▶ **Source extract**:
::::
Jerusalem is a threshold city straddling the space between greenery and desert, farmers and shepherds, Mt Tabor heights and Dead Sea depths, cities and fields, God’s sacred realm and our secular human space. It is held sacred in the world’s principal three God-religions, Judaism, Christianity and Islam. Is it any wonder that Jerusalem is so conflicted, so controverted, and so intensely encapsulated?
My third and last point is also perhaps the most tender and relevant to our faith. As we ponder religion, so often it conjures images of abstract and universal truth, faceless mists of immortality, judging and remote landscapes of pure being. But this trip reminded me that is not what the Jewish and Christian faiths are about. We don’t move from generalities and attach them to particular people and places. No, we move in just the opposite direction, construing from particular stories of specific people who lived in a given time of an actual place, the truths of eternity.
This means our faith is intensely personal. The most meaningful moments of this trip for me were personal moments. The first that I recall is visiting the Western Wall in Jerusalem, the holiest site for Jews, the foundation of Solomon’s temple. Amazingly, the day we went almost no one was there. I carried with me the hundred plus prayer requests you scribbled on scraps last Easter Sunday. It was great to feel those stones worn smooth by hands over the centuries. It was great to hear the chanting and praying buzzing all around me. But dearest to me was putting the prayer petitions into the cracks between the foundation stones. My friend, Martin, helped me jam them in, and claimed that your prayers were the most meaningful part of his being at the wall. And Martin hardly even knows you.
::::
▶ **Recorded information**:
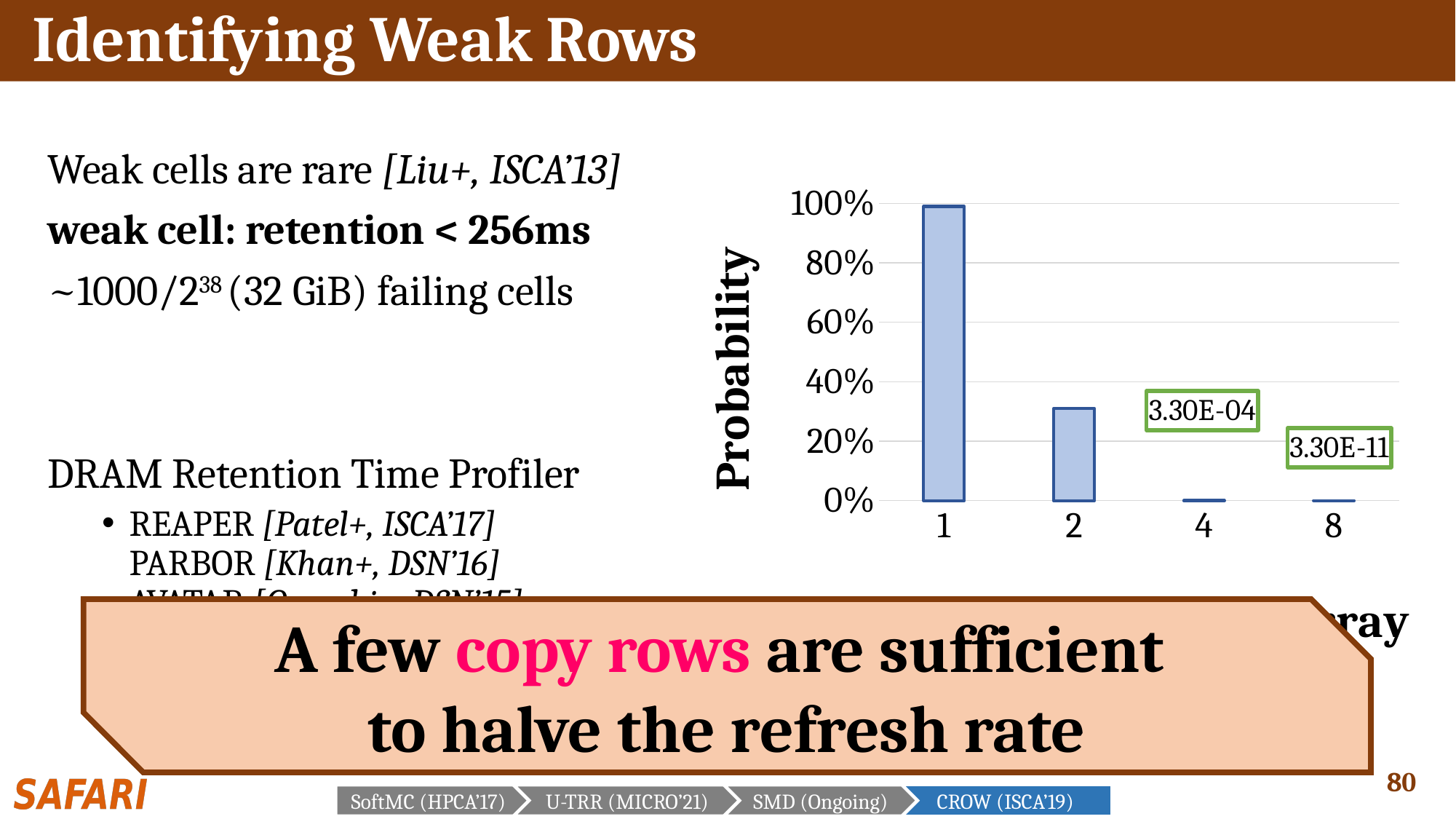
Which category has the highest probability? 1 Is the probability for category 1 greater or less than 80%? greater Which category has the lowest probability? 8 What is the probability value labelled for category 4? 3.30E-04 Is the probability for category 2 greater or less than 20%? greater Which has the larger probability, category 1 or category 2? 1 What is the probability value labelled for category 8? 3.30E-11 What is the title of the y axis of the chart? Probability How many bars (categories) are plotted on the x axis of the chart? 4 What kind of chart is shown on the slide? bar chart Do the probability values rise or fall as the x-axis category increases from 1 to 8? fall Is the probability for category 2 greater or less than 40%? less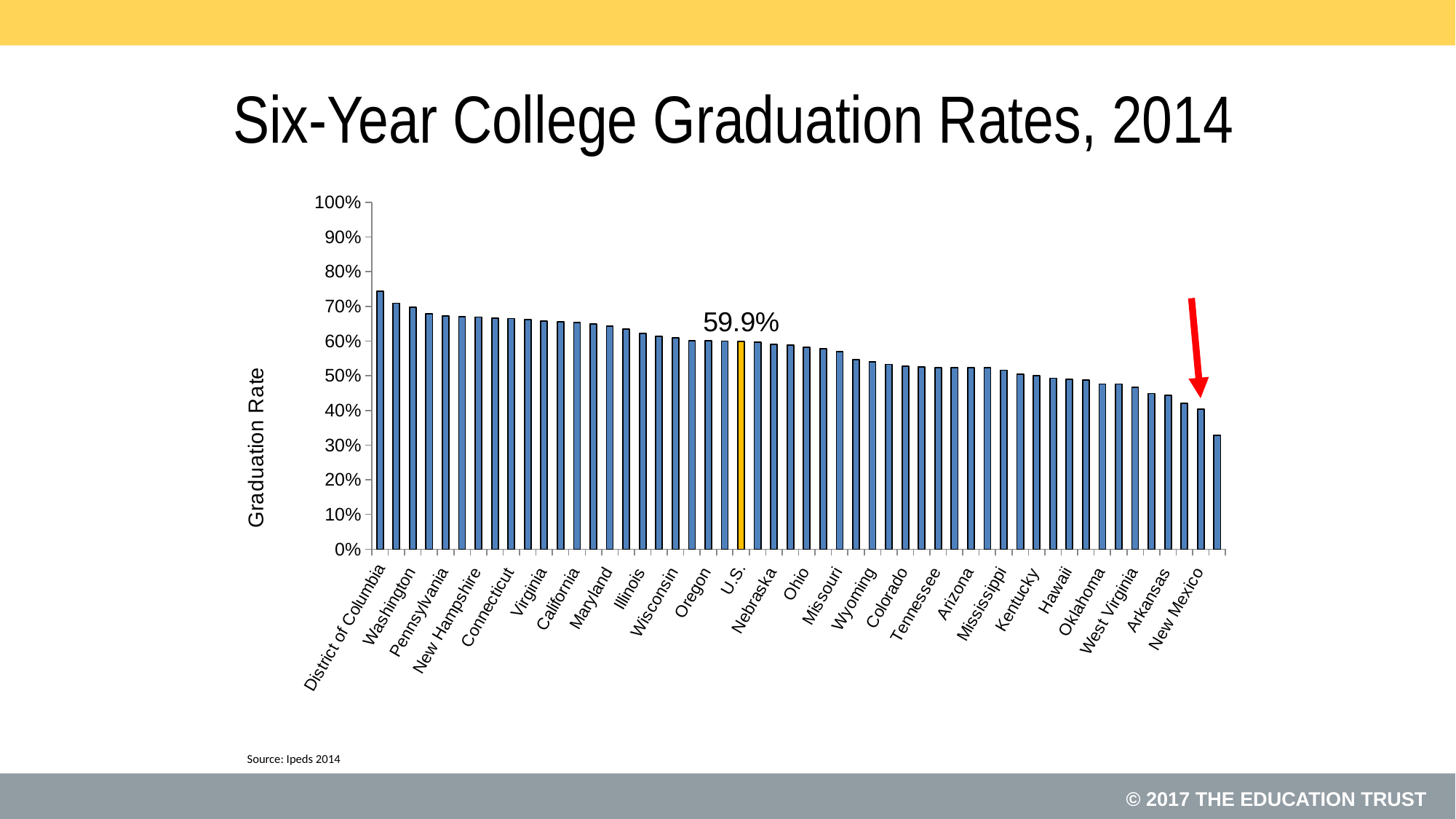
Is the value for Ohio greater or less than 50%? greater What is the six-year college graduation rate shown for the U.S.? 59.9% Is the value for Maryland greater or less than 60%? greater Which has a higher graduation rate, Washington or Arkansas? Washington Is the value for District of Columbia greater or less than 70%? greater Which bar is highlighted in a different colour (orange) from the others? U.S. Which category has the highest graduation rate on the chart? District of Columbia Do the graduation rates rise or fall moving from left to right along the x axis? Fall What is the title of the chart? Six-Year College Graduation Rates, 2014 What kind of chart is shown on the slide? Bar chart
::::
▶ **Activity**: Can you extract the part of the Jerusalem passage starting with "Jerusalem is a" and going on through "so intensely encapsulated?"? The data comes from a separate source and is unrelated to the Jerusalem passage.

▶ **Output below**:
Jerusalem is a threshold city straddling the space between greenery and desert, farmers and shepherds, Mt Tabor heights and Dead Sea depths, cities and fields, God’s sacred realm and our secular human space. It is held sacred in the world’s principal three God-religions, Judaism, Christianity and Islam. Is it any wonder that Jerusalem is so conflicted, so controverted, and so intensely encapsulated?